Extracorporeal shockwave therapy rescued mouse critical limb ischemia via upregulating GPR120 against inflammation and promoting angiogenesis for restoring the blood flow in ischemic zone-experimental study.

Abstract

Background: This study tested the hypothesis that extracorporeal shockwave therapy (ECSWT) effectively rescues critical limb ischemia (CLI) in mice through the upregulation of GPR120, which protects against inflammation and angiogenesis to restore blood flow in the ischemic area.

Methods and results: Compared with the control, ECSWT-induced GPR120-mediated anti-inflammatory effects significantly suppressed the expression of inflammatory signaling biomarkers (TAK1/MAPK family/NF-κB/IL-1β/IL-6/TNF-α/MCP-1) in HUVECs, and these effects were abolished by silencing GPR120 or by the GPR120 antagonist AH7614 (all P < 0.001). C57BL/6 mice ( n = 40) were equally categorized into Groups 1 (sham-operated control), 2 (CLI), 3 (CLI + ECSWT), and 4 (CLI + ECSWT + AH7614).
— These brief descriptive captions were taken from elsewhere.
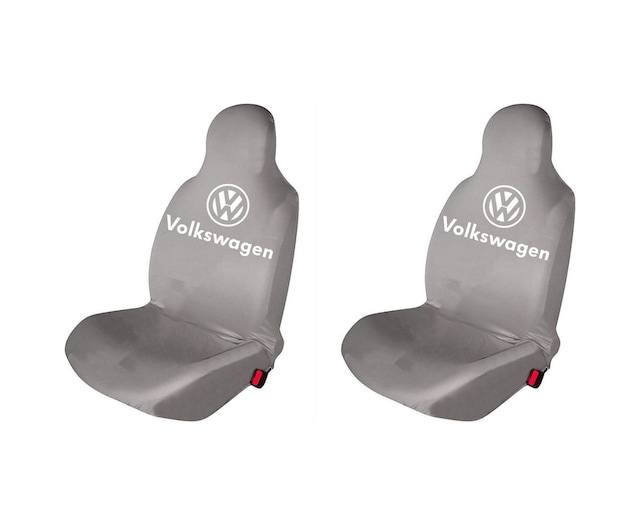 Volkswagen Oto Koltuk Servis Kılıfı Logo Baskılı Ön Koltuklar Gri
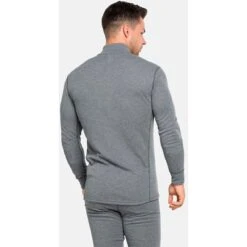 Odlo Active Warm Half-Zip Turtleneck Long-Sleeve Base Layer Top Men - Odlo Steel Grey Melange -Odlo odlo mens active warm eco half zip turtleneck base layer top odlo steel grey melange 2 1328879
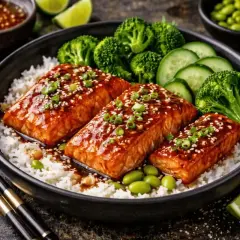Tre saftiga bitar teriyaki lax serveras på en bädd av ris, med broccoli, gurka och edamamebönor. En läcker och hälsosam måltid.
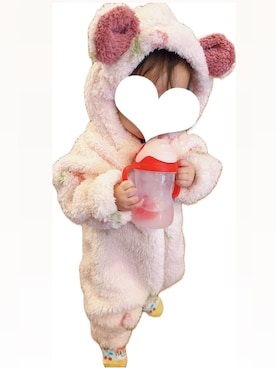 「アイテム（つなぎ/オールインワン）」を使った、りっちゃんさん（キッズ・70cm）の秋コーディネート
By Days 7, 14, and 28 just prior to harvesting the quadriceps muscle, the laser Doppler results showed that the ratio of ischemia to normal blood flow (INBF) in the CLI area was highest in Group 1, lowest in Group 2, and significantly greater in Group 3 than in Group 4 (all P < 0.0001). Endothelial cell markers (CD31/vWF) and GPR120 + cells exhibited identical patterns of INBF among the groups, whereas angiogenesis biomarkers (CXCR4/SDF-1/VEGF/VEGFR2) were significantly and progressively upregulated from Groups 1 to 4 (all P < 0.0001). The protein levels of inflammation (MMP-9, IL-6, and TNF-α) and oxidative stress (NOX-1 and NOX-2) and the cellular levels of inflammation (CD68+)/DNA damage (γ-H2AX+) displayed opposite patterns, whereas the small vessel density in the CLI area displayed an identical pattern of INBF among the groups (all P < 0.0001).

Conclusions: ECSWT rescued CLI by increasing GPR120-mediated suppression of inflammation and enhancing angiogenesis via activation of VEGFR2.